Directive
Pull out every line in the items below that contains the word "centimetres", and copy each such line in full.

Material provided
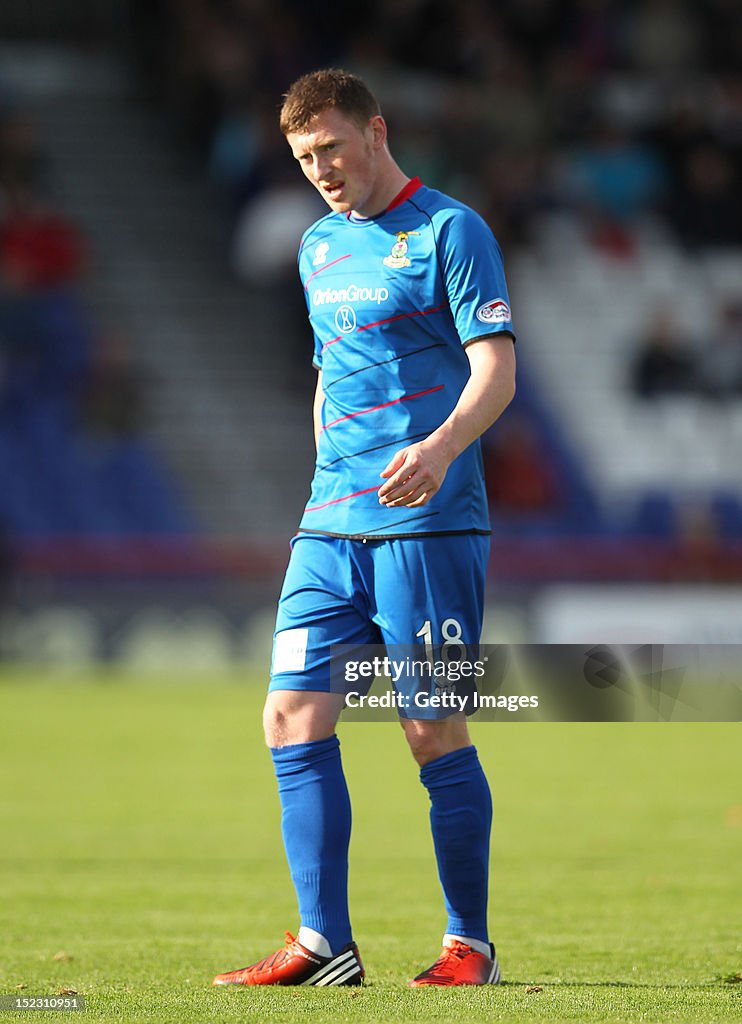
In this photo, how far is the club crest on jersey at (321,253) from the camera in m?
4.57

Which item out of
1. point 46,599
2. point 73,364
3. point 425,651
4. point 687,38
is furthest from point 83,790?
point 687,38

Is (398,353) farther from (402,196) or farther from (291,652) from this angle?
(291,652)

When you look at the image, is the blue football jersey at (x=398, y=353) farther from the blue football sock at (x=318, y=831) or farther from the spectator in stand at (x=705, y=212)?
the spectator in stand at (x=705, y=212)

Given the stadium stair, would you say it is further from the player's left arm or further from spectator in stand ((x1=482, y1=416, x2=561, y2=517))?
the player's left arm

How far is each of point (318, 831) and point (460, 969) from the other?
473mm

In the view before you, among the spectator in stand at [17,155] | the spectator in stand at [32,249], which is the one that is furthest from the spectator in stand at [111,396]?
the spectator in stand at [17,155]

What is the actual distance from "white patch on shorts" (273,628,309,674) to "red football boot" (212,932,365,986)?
0.67 meters

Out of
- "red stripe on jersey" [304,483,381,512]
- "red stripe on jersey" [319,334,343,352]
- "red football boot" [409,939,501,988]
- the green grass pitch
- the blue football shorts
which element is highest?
"red stripe on jersey" [319,334,343,352]

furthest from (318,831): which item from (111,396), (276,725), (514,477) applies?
(514,477)

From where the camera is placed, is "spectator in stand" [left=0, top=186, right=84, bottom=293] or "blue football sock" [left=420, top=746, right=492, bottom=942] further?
"spectator in stand" [left=0, top=186, right=84, bottom=293]

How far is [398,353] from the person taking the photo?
443 centimetres

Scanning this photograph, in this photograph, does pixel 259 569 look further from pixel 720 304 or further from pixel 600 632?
pixel 720 304

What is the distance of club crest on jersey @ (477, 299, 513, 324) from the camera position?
427cm

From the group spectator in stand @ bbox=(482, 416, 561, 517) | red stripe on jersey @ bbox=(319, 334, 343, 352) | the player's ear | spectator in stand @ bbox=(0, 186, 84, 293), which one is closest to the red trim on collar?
the player's ear
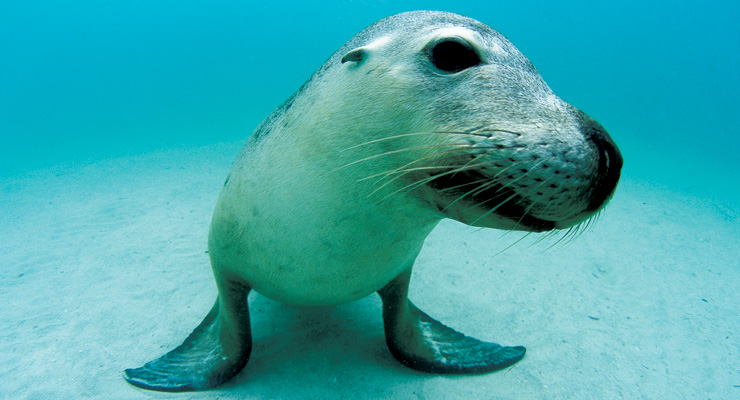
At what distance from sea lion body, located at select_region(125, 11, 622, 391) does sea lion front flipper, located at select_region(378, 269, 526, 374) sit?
12 cm

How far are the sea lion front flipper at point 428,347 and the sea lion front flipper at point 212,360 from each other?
0.80 metres

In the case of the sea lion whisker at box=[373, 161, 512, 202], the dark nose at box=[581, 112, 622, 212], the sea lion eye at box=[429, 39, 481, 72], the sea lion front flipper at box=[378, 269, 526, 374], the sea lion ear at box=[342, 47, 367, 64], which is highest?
the sea lion ear at box=[342, 47, 367, 64]

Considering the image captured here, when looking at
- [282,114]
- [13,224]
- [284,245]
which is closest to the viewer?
[284,245]

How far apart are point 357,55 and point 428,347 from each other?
5.73 ft

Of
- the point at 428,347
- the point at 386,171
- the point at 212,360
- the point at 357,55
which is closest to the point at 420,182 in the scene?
the point at 386,171

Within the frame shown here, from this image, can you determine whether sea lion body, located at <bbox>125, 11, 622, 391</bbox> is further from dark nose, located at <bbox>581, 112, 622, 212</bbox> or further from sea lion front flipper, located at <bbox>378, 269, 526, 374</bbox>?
sea lion front flipper, located at <bbox>378, 269, 526, 374</bbox>

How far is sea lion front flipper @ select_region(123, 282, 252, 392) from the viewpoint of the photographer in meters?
1.94

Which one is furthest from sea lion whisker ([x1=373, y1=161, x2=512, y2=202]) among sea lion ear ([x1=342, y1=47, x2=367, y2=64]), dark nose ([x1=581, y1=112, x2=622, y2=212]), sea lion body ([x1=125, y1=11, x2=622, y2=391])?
sea lion ear ([x1=342, y1=47, x2=367, y2=64])

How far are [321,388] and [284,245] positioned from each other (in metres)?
0.89

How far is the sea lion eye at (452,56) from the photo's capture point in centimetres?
131

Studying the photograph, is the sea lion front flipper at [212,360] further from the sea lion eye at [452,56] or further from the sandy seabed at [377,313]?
the sea lion eye at [452,56]

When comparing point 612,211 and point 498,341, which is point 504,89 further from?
point 612,211

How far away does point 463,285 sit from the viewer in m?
3.33

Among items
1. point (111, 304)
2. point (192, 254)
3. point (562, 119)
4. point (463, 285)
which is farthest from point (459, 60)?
point (192, 254)
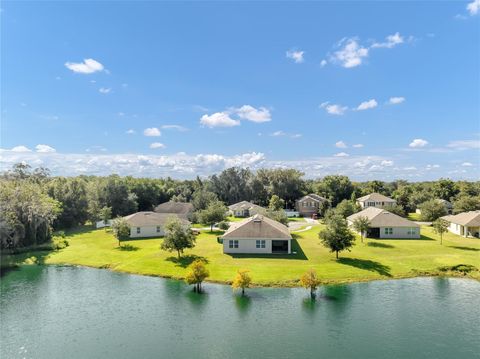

Expected output
443 centimetres
How far is the sea lion eye at (452,56) from the photo's capture point in centimetres?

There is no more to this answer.